SELECCIÓN
*****
Freud y los no europeos

Edward W. Said

Fragmento

Esta es una parábola digna de unas cuantas líneas, aunque sea el resultado de una experiencia personal bastante peculiar que ha recibido una atención extraordinaria, e inmerecida, por parte de los medios de comunicación y del público. Normalmente, no suelo ponerme como ejemplo, pero me he permitido hacerlo por lo tergiversado que ha sido este caso y porque puede ilustrar el contexto de la lucha entre palestinos y sionistas en el que se produjo.

A finales de junio y principios de julio de 2000, fui al Líbano en un viaje de carácter personal y familiar, en el que también di dos conferencias. Como la mayoría de los árabes, mi familia y yo teníamos mucho interés en visitar el sur del Líbano para ver la «zona de seguridad» evacuada, que había sido ocupada militarmente por Israel durante veintidós años y de donde las tropas del Estado judío habían sido expulsadas sin contemplaciones por la resistencia libanesa. El 3 de julio fuimos a pasar el día a la zona y visitamos la tristemente famosa prisión de Khiam, construida por los israelíes en 1987 y en la que ocho mil personas fueron torturadas y retenidas en condiciones espantosas e inhumanas. Inmediatamente después, nos dirigimos al puesto fronterizo, también abandonado por las tropas israelíes, y que entonces era ya un área desierta, salvo por los muchos visitantes libaneses que acudían a celebrar la retirada lanzando piedras al otro lado de la frontera, aún hoy muy fortificada. No había a la vista ni militares, ni civiles israelíes.
*****
TAREA PENDIENTE
¿Puedes transcribir literalmente el pasaje de la selección que va desde «Freud y los» hasta «que se produjo.», ambos incluidos? Los datos que vienen a continuación no hacen falta.
*****
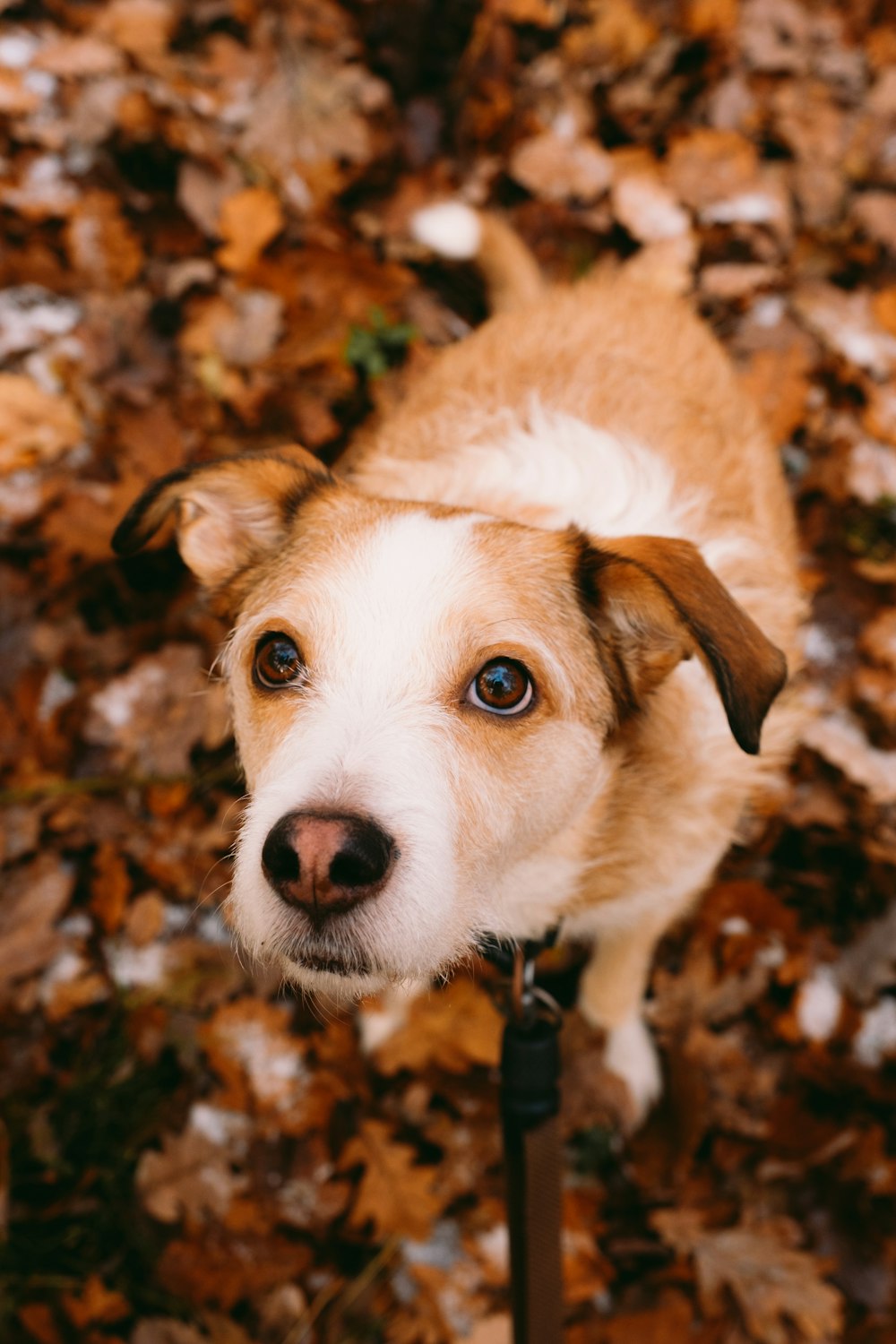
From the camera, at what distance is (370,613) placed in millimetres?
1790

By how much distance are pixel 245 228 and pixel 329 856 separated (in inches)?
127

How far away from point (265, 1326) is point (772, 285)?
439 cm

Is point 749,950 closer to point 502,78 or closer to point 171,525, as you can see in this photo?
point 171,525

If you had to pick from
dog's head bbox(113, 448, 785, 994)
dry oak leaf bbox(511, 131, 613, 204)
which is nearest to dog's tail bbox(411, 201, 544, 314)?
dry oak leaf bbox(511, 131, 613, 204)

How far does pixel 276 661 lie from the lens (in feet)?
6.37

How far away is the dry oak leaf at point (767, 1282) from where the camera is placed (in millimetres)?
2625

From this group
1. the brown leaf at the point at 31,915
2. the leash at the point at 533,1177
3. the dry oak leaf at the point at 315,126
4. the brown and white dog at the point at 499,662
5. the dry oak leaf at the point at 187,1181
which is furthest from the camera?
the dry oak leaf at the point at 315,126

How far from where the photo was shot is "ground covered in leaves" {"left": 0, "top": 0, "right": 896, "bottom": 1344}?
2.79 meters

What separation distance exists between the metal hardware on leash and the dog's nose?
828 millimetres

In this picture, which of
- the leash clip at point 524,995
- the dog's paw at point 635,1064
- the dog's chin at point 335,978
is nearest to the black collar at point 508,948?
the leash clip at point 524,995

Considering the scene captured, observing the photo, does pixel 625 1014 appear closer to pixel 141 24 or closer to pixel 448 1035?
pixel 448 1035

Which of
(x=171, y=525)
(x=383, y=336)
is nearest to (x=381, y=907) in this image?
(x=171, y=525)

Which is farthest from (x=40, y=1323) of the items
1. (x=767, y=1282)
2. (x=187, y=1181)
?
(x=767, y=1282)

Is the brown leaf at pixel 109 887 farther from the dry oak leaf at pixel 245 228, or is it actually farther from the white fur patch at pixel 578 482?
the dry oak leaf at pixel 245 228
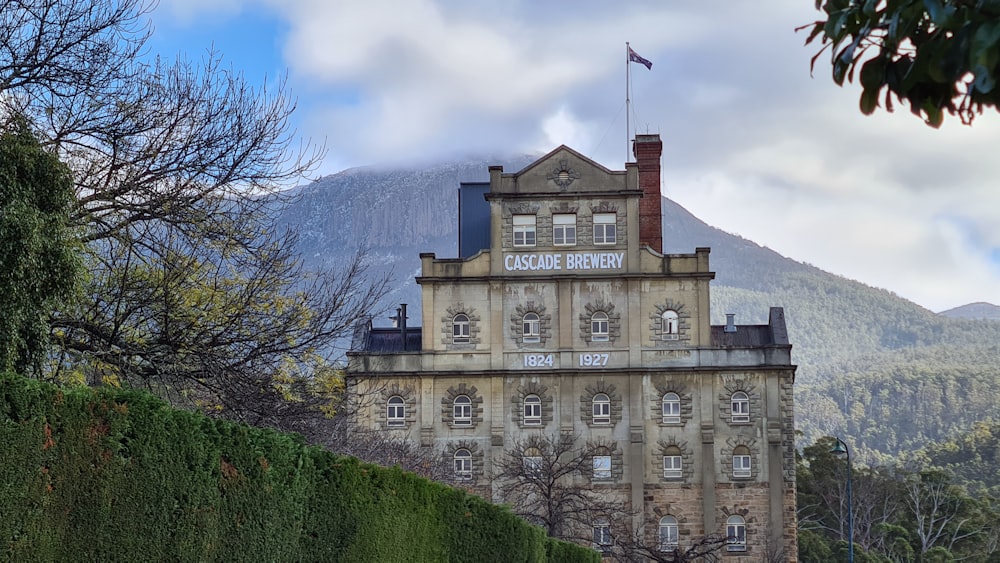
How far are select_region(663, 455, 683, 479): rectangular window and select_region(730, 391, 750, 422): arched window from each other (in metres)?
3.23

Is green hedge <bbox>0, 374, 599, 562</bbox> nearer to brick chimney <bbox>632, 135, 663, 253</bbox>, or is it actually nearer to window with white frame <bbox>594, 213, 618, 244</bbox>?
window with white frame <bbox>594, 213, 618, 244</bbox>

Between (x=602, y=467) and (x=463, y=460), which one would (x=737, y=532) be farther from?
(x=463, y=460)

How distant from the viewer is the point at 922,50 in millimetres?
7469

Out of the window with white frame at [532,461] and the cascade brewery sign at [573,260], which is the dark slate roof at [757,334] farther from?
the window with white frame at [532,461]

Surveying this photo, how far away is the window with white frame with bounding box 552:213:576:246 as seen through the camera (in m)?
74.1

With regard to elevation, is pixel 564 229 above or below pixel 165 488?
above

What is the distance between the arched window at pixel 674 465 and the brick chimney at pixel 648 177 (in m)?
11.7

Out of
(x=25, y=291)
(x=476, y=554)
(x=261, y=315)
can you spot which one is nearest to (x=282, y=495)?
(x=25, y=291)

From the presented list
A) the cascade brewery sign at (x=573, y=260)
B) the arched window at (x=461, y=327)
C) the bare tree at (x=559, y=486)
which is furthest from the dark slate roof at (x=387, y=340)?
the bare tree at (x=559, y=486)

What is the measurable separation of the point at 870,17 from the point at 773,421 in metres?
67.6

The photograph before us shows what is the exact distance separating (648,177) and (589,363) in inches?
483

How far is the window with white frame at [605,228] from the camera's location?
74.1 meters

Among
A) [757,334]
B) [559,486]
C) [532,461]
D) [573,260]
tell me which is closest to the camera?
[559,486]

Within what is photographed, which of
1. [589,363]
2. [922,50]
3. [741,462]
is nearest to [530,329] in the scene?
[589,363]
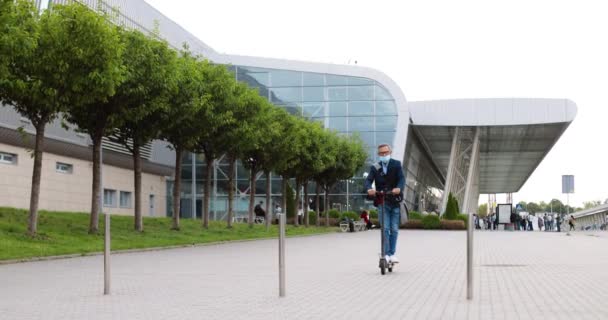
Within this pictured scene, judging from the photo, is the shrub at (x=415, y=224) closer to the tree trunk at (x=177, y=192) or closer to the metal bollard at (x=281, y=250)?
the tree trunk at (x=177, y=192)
*****
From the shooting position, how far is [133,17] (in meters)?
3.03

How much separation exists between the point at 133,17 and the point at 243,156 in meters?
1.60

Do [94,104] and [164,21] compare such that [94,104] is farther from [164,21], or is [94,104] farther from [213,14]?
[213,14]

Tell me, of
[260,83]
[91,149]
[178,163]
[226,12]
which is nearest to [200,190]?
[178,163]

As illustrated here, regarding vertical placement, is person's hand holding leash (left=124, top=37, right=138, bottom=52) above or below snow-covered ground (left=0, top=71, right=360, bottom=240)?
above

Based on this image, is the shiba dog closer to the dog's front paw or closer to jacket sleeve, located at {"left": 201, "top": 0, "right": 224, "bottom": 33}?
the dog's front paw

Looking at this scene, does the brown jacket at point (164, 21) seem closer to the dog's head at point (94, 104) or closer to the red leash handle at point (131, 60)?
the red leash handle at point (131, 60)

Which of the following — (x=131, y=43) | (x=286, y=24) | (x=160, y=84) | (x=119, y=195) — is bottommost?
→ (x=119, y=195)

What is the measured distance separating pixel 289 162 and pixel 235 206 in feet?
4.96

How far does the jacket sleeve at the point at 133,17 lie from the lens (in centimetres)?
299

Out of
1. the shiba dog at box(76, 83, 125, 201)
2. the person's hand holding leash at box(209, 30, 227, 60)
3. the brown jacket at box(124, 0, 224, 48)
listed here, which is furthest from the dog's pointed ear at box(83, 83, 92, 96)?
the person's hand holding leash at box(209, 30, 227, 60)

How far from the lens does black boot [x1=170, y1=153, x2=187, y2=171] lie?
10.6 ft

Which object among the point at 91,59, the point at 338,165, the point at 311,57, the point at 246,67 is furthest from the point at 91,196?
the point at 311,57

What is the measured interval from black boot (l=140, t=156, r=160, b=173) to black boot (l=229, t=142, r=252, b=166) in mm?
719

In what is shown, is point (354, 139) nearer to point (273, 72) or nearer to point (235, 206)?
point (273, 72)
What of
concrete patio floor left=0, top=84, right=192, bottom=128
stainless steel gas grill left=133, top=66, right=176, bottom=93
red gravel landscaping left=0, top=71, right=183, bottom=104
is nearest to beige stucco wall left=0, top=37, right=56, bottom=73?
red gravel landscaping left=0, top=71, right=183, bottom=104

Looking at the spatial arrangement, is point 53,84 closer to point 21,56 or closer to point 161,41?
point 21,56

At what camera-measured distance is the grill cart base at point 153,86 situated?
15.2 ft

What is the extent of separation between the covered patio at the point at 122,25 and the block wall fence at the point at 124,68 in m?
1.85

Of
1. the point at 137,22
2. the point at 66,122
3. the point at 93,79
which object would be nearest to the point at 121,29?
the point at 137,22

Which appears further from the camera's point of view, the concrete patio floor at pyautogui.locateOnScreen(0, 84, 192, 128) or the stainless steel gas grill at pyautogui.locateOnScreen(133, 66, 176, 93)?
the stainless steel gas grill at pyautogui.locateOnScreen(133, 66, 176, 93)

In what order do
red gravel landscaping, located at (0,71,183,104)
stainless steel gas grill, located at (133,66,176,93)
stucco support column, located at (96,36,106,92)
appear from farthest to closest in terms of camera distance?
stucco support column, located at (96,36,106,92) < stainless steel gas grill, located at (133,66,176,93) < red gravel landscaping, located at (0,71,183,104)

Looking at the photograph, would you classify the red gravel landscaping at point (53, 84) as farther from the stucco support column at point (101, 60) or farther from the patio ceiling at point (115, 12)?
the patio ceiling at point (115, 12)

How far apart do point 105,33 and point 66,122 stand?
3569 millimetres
*****
RESPUESTA RESUELTA
Freud y los no europeos

Edward W. Said

Fragmento

Esta es una parábola digna de unas cuantas líneas, aunque sea el resultado de una experiencia personal bastante peculiar que ha recibido una atención extraordinaria, e inmerecida, por parte de los medios de comunicación y del público. Normalmente, no suelo ponerme como ejemplo, pero me he permitido hacerlo por lo tergiversado que ha sido este caso y porque puede ilustrar el contexto de la lucha entre palestinos y sionistas en el que se produjo.